■ **Source records**
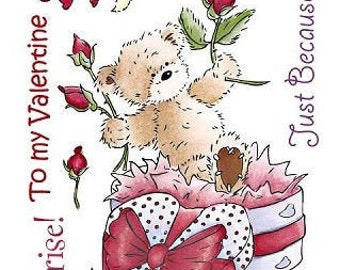 "Crafter's Companion Popcorn the Bear Romance Collection ""Just Because"" Unmounted Rubber Stamps"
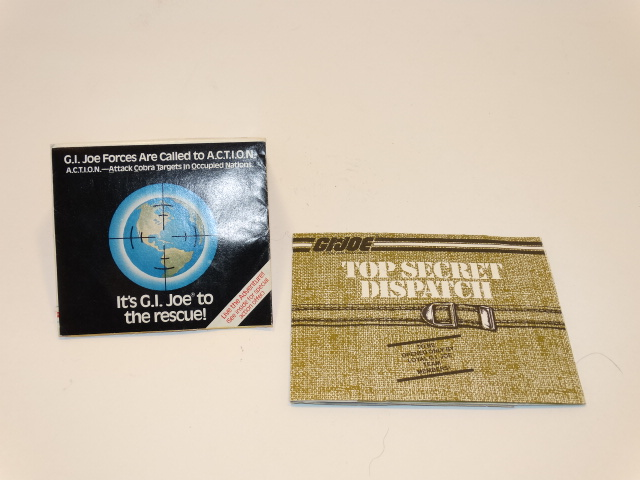 GI Joe Order Form and Dispatch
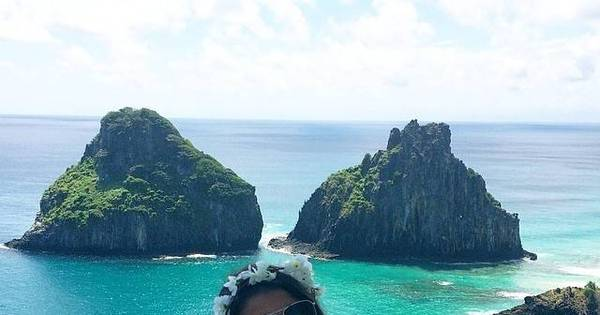 Apontada como affair de Kaká, Miss Jakelyne Oliveira ... Jakelyne Oliveira Kaka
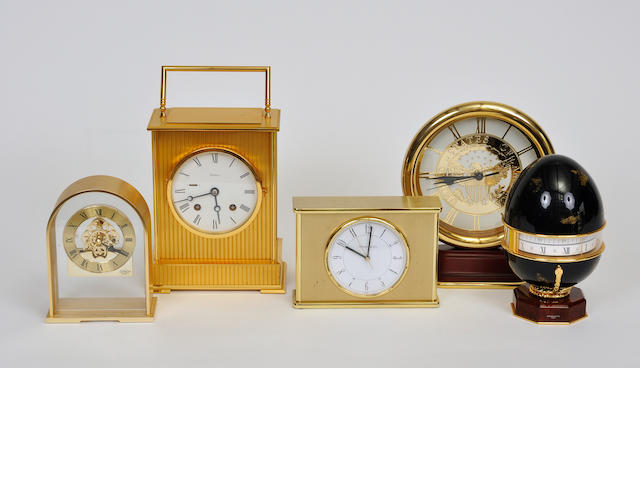 Five various brass and gilt metal table clocks<BR />20th century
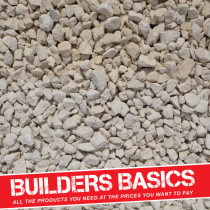 Tippers Mellow Cotswold Decorative Stones Bulk Bag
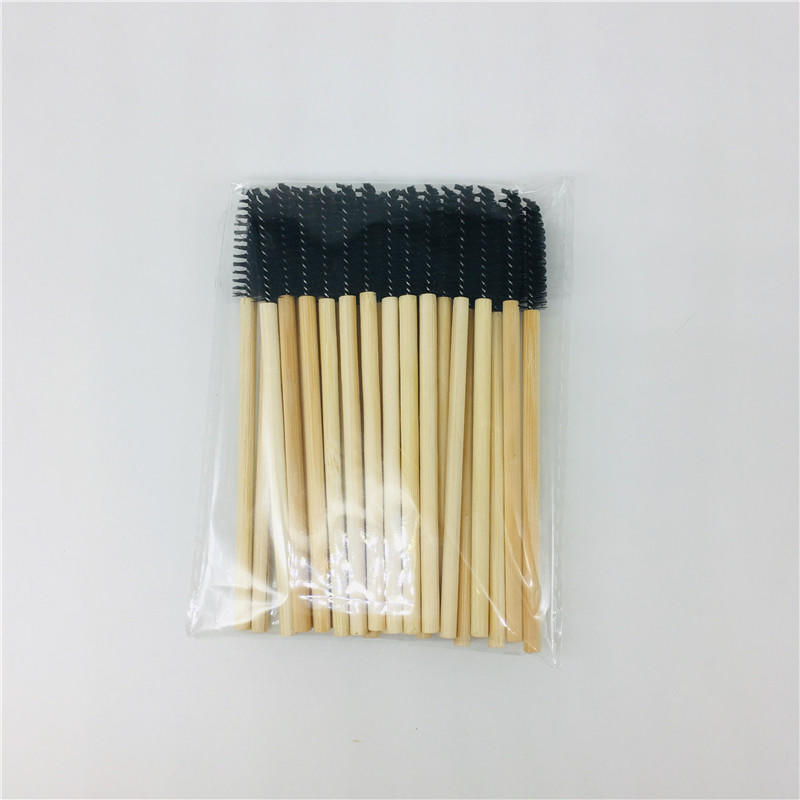 latest disposable makeup applicators set company for promotion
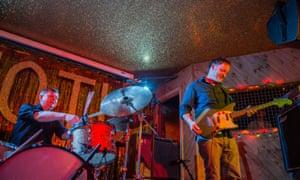 Joe Dilworth and Tim Gane of Cavern of Anti-Matter at London's Moth Club.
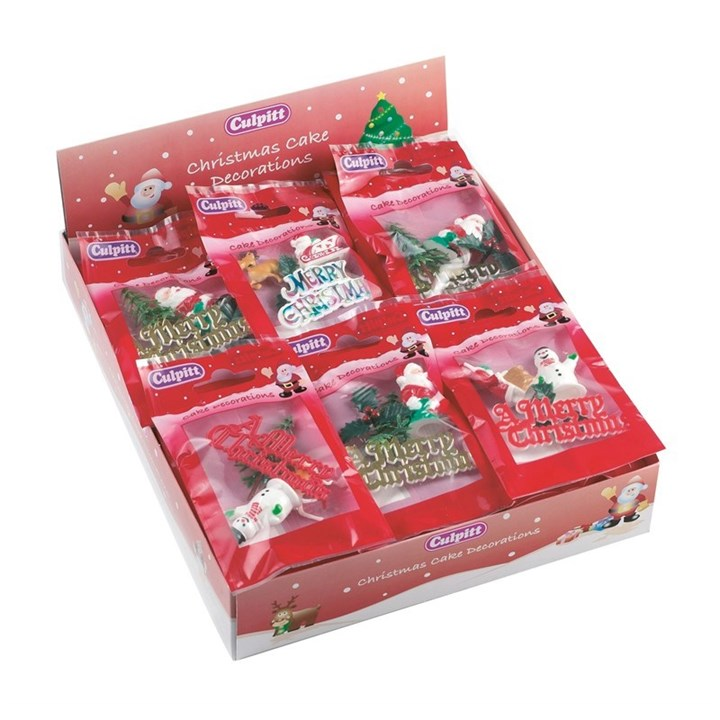 Christmas Cake Decoration Pack : ** No longer available ** Culpitt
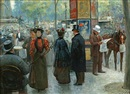 Louis Rémy Sabattier, Elegant figures by an outdoor cafe on a Parisian street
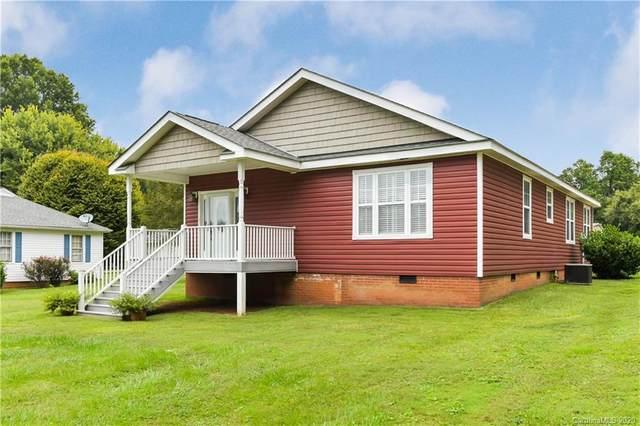585 Dukeville Road, Salisbury, NC 28146 (#3667215) :: LePage Johnson Realty Group, LLC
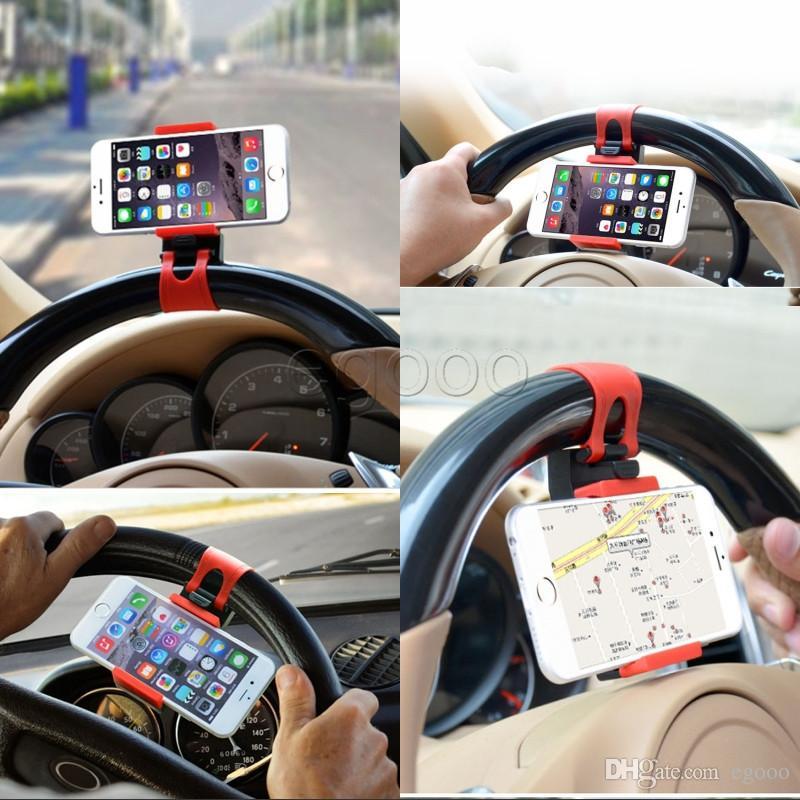 سيارة عجلة القيادة حامل الهاتف كليب سيارة دراجة جبل حامل القوس العالمي للآيفون 6 6S زائد 5 الهاتف الخليوي GPS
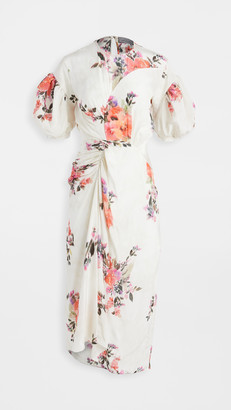 Preen by Thornton Bregazzi Bianca Dress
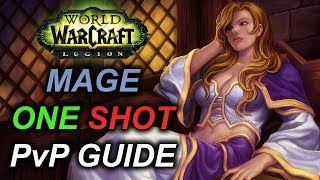 Mage PvP Guide for 7.2.5 covering macros, talents, rotation! Legion 110 Arcane! Please Like/Subscribe to show your support!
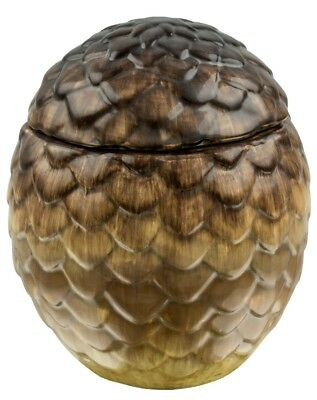 GAMES OF THRONES - Dragon Egg Ceramic Jar Viserion (Tan) by Ikon Collectables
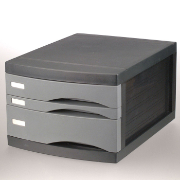 Document Drawer with Removable Organizer, Charcoal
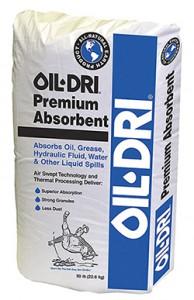 Oil-Dri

■ **Work to be completed**
Retype the data exactly; images stay out.

■ **Result**
 "Crafter's Companion Popcorn the Bear Romance Collection ""Just Because"" Unmounted Rubber Stamps"
 GI Joe Order Form and Dispatch
 Apontada como affair de Kaká, Miss Jakelyne Oliveira ... Jakelyne Oliveira Kaka
 Five various brass and gilt metal table clocks<BR />20th century
 Tippers Mellow Cotswold Decorative Stones Bulk Bag
 latest disposable makeup applicators set company for promotion
 Joe Dilworth and Tim Gane of Cavern of Anti-Matter at London's Moth Club.
 Christmas Cake Decoration Pack : ** No longer available ** Culpitt
 Louis Rémy Sabattier, Elegant figures by an outdoor cafe on a Parisian street
585 Dukeville Road, Salisbury, NC 28146 (#3667215) :: LePage Johnson Realty Group, LLC
 سيارة عجلة القيادة حامل الهاتف كليب سيارة دراجة جبل حامل القوس العالمي للآيفون 6 6S زائد 5 الهاتف الخليوي GPS
 Preen by Thornton Bregazzi Bianca Dress
 Mage PvP Guide for 7.2.5 covering macros, talents, rotation! Legion 110 Arcane! Please Like/Subscribe to show your support!
 GAMES OF THRONES - Dragon Egg Ceramic Jar Viserion (Tan) by Ikon Collectables
 Document Drawer with Removable Organizer, Charcoal
 Oil-Dri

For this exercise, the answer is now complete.